Learning to Forgive

There's always room to talk about forgiveness. The definition is important:

It's not continuing to allow that person to victimize you. It's about not "renting out space" in your mind/life to the person who did this to you.

  • Forgiveness has nothing to do with the offender — forgiveness is for you.
  • Forgiveness does not condone what happened — or pretend it didn't happen.
  • It's about achieving personal peace — and continuing to live. If they didn't want to do that, they wouldn't have shown up.

Dr Fred Luskin has a written a book entitled "Forgive For Good" (Harper Collins, 2010) that sets out a program for forgiveness training proven in the most difficult of circumstances. What follows is a condensation of that program into a few words — but reading the book is also recommended.

Step 1: Preparation

Calm yourself by thinking about past feelings of peacefulness, love, happiness and security. This is your resource state. Go back to it whenever you start to think of the challenge you are trying to overcome.
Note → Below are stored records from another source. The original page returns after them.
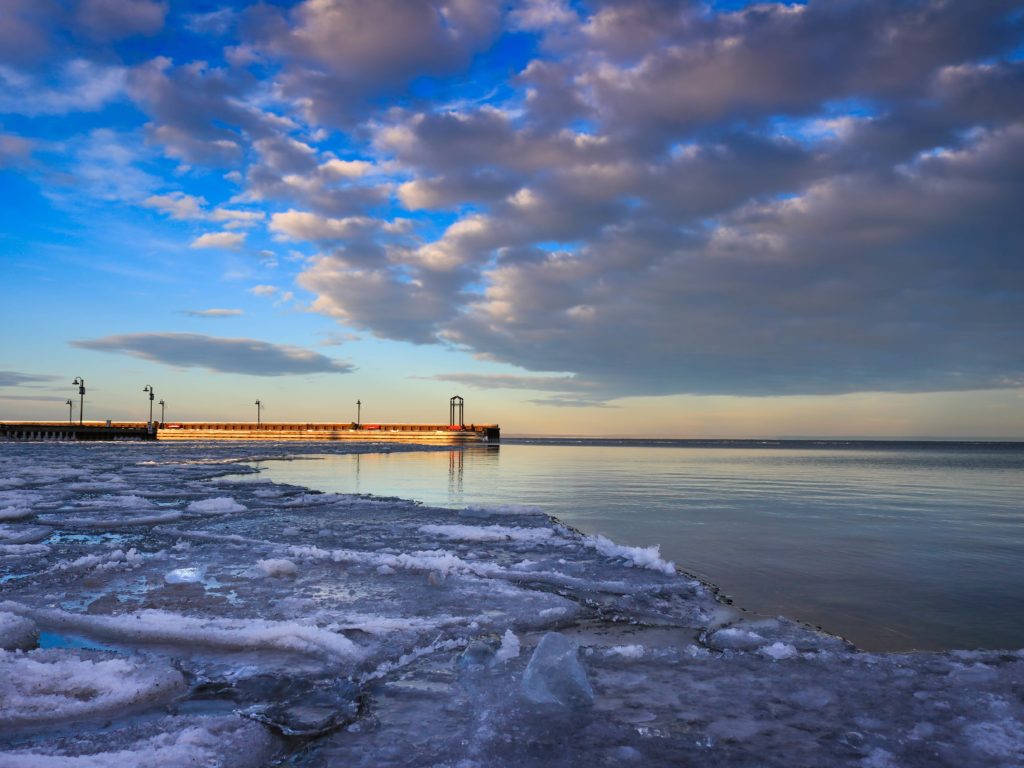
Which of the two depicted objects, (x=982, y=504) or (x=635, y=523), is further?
(x=982, y=504)

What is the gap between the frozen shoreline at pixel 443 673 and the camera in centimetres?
262

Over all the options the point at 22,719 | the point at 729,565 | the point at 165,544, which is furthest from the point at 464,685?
the point at 165,544

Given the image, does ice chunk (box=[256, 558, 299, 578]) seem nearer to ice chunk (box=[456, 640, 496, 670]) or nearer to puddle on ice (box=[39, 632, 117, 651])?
puddle on ice (box=[39, 632, 117, 651])

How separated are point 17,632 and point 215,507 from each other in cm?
719

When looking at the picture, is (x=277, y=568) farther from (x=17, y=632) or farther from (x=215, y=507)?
(x=215, y=507)

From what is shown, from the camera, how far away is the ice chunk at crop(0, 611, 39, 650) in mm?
3738

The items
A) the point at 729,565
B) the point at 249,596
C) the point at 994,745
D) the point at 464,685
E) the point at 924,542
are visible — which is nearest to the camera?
the point at 994,745

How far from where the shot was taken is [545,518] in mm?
9961

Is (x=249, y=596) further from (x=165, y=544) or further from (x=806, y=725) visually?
(x=806, y=725)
Step 2: Challenging your unenforceable rules

  • Recognize that when you feel hurt, alienation, depression, anger or similar that your feelings may be coming from memories of the past, even though you are experiencing the effects in the present
  • Ask yourself "what was my expectation?" You will see that it is almost always about the violation of a rule or expectation that you have for yourself, but that may not be shared by everyone else. This is an "unenforceable rule", because you can't control what is in the hearts and minds of others
  • Remind yourself that your hurt comes from trying to enforce an unenforceable rule
  • Assert your willingness to challenge your unenforceable rule.
  • Ask “What experience in my life am I thinking of right now that I am demanding to be different?"
  • In your mind, change the demand to a hope
  • Notice how things shift

Step 3: Find the Positive Intention

  • What was my reason for being here? Express the hope for change in positive terms
  • Create a positive intention from the hope
  • Make the intention to not tell the grievance story any more, and instead tell the positive intention to yourself and others.

The HEAL Method

  • Develop a Hope statement ("I had hoped that...") that expresses your intention.
  • Educate — No matter how positive the intention, we don't always get what we want.
  • Affirm that you will go on and embody your positive long term goal that you had underlying this intention.
  • Make a Long Term commitment to continue the process, follow positive intentions, even when difficult, and strive ever closer to the positive intention by learning the skills needed to achieve it.